Organisations might feel similar excitement when they first employ people with predominantly open source programming skills. . However, it becomes tricky to organize an enterprise-wide approach based solely on open source software. . However, it becomes tricky to organize an enterprise-wide approach based solely on open source software. Decision makers within many organisations are now coming to realize the value of investing in both OSS and vendor provided, proprietary software. Very often, open source has been utilized widely to prototype models, whilst proprietary software, such as SAS, provides a stable platform to deploy models in real time or for batch processing, monitor changes and update - directly in any database or on a Hadoop platform.
Industries such as pharma and finance have realised the advantages of complementing open source software usage with enterprise solutions such as SAS.
A classic example is when pharmaceutical companies conduct clinical trials, which must follow international good clinical practice (GCP) guidelines. Some pharma organisations use SAS for operational analytics, taking advantage of standardized macros and automated statistical reporting, whilst R is used for the planning phase (i.e. simulations), for the peer-validation of the results (i.e. double programming) and for certain specific analyses.
In finance, transparency is required by ever demanding regulators, intensified after the recent financial crisis. Changing regulations, security and compliance are mitigating factors to using open source technology exclusively. Basel’s metrics such as PD, LGD and EADs computation must be properly performed. A very well-known bank in the Nordics, for example, uses open source technology to build all type of models including ensemble models, but relies on SAS’ ability to co-exist and extend open source on its platform to deploy and operationalise open source models.

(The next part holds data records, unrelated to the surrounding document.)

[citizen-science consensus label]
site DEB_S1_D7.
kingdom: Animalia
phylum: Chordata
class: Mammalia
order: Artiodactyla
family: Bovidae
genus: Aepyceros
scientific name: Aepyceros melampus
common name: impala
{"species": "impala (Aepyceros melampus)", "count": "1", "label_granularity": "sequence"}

Open source software and SAS working together – An example
The appetite of deriving actionable insight from data is very crucial. It is often believed that when data is thoroughly tortured, the required insight will become obvious to drive business growth. SAS and open source technology is used by various organisations to achieve maximum business opportunities and ROI on all analytics investment made.

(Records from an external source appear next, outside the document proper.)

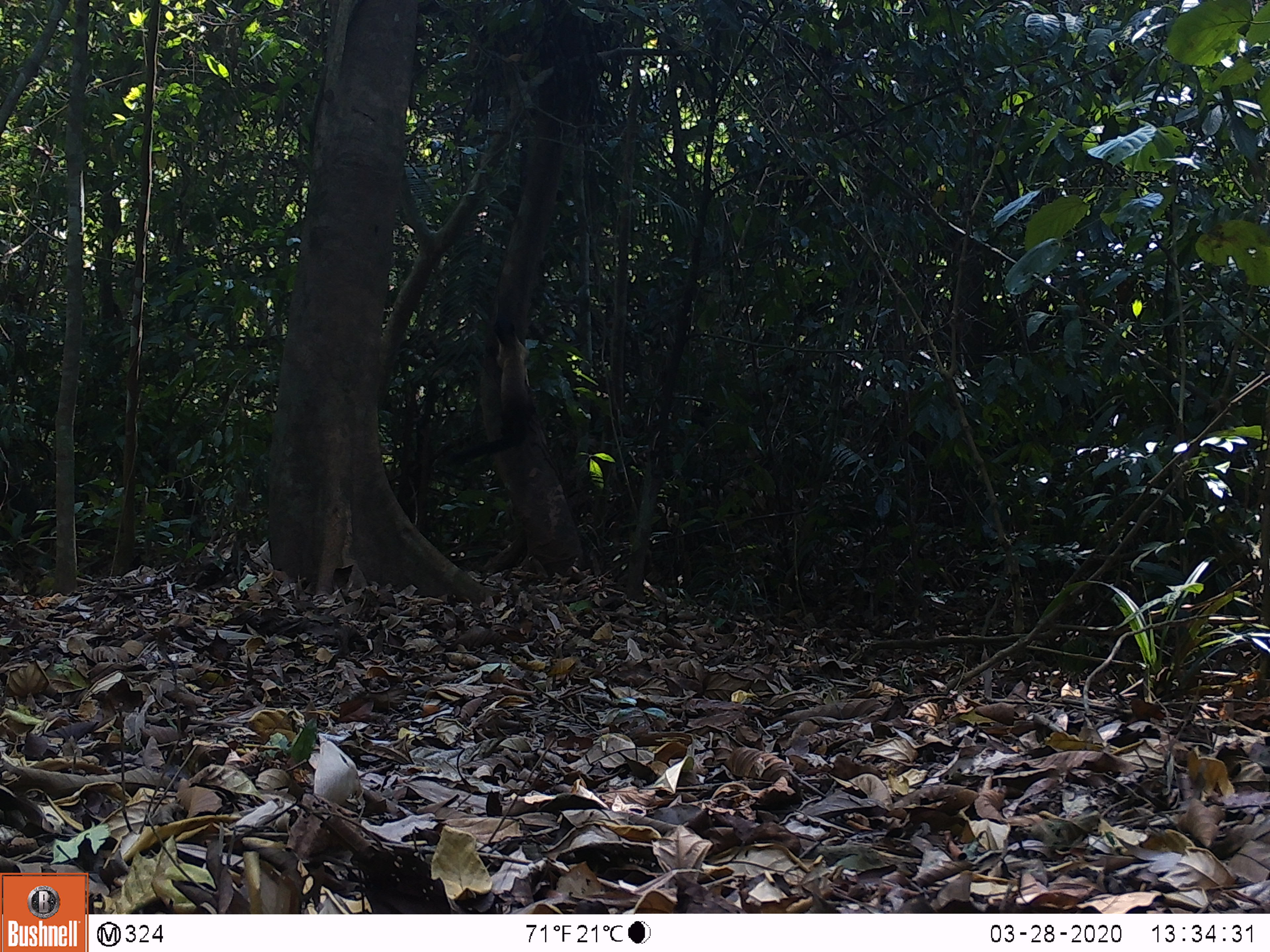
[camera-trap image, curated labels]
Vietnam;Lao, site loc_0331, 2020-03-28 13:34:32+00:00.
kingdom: Animalia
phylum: Chordata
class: Mammalia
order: Carnivora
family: Mustelidae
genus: Martes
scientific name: Martes flavigula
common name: yellow-throated marten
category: yellow throated marten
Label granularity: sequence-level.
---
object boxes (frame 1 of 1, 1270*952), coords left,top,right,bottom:
yellow throated marten: 449,317,536,466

Using the flexibility of prototyping predictive model in R and the power and stable platform of SAS to handle massive dataset, parallelize analytic workload processing, a well-known financial institution is combining both to deliver instant results from analytics and take quick actions.
How does this work?
SAS embraces and extends open source in different ways, following the complete analytics lifecycle of Data, Discovery and Deployment.
An ensemble model, built in R is used within SAS for objective comparison within SAS Enterprise Miner (Enterprise Miner is a drag and drop, workflow modelling application which is easy to use without the need to code) – including an R model within the ‘open source integration node.’

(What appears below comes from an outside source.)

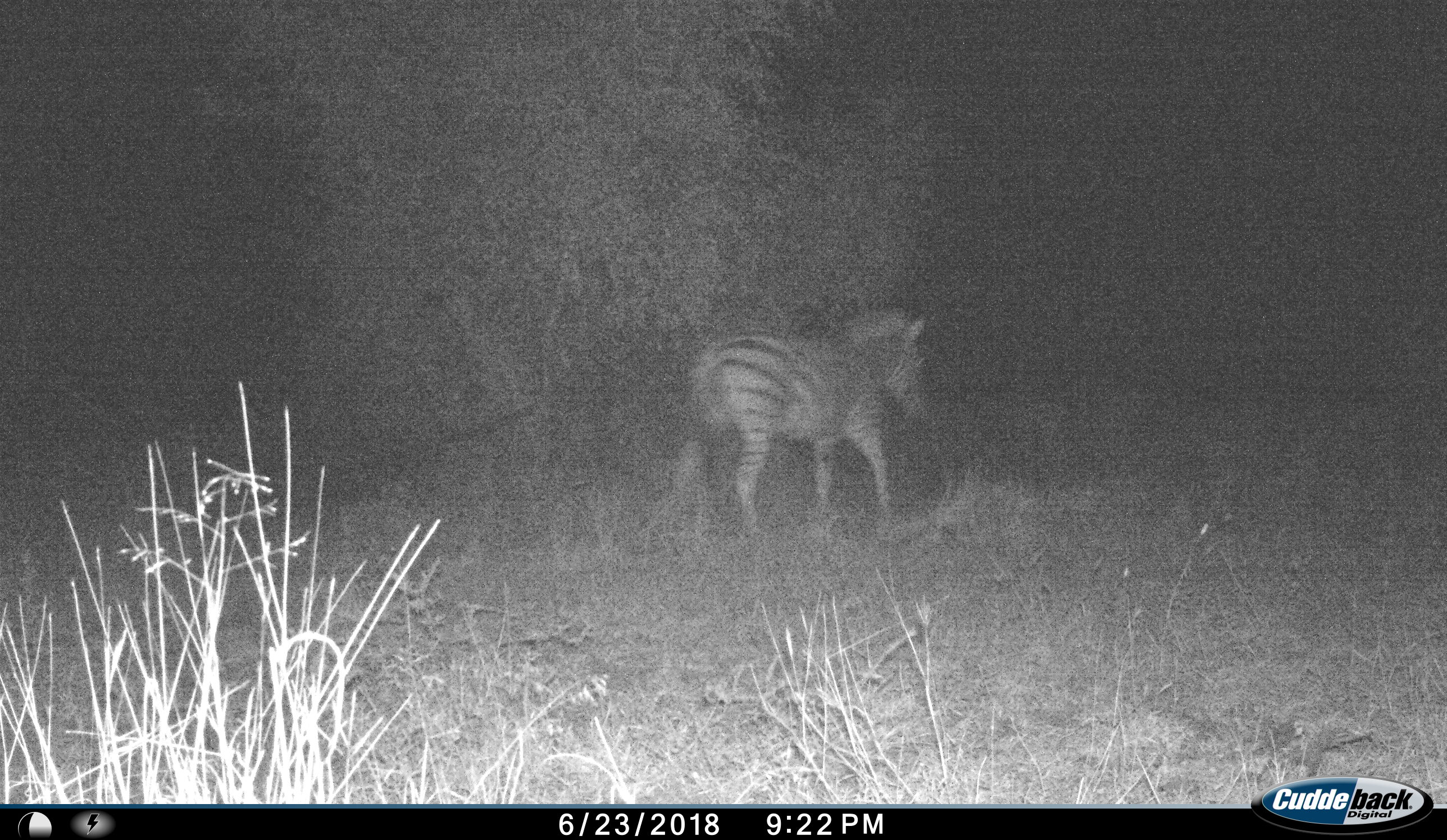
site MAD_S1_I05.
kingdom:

Once this model has been compared and the best model identified from automatically generated fit statistics, the model can be registered into the metadata repository making it available for usage on all SAS platform.
We used SAS Model Manager to monitor Probability of Default(PD) and Loss Given Default(LGD) model. All models are also visible to everyone within the organization depending on system rights and privileges and can be used to score and retrain new dataset when necessary. Alerts can also be set to monitor model degradation and automated message sent for real time intervention.
Once champion model was set and published, it was used in Real Time Decision Manager(RTDM) flow to score new customers coming in for loan. RTDM is a web application which allows instant assessment of new applications without the need to score the entire database.
As a result of this flexibility the bank was able to manage their workload and modernize their platform in order to make better hedging decisions and cost saving investments. Complex algorithms can now be integrated into SAS to make better predictions and manage exploding data volumes.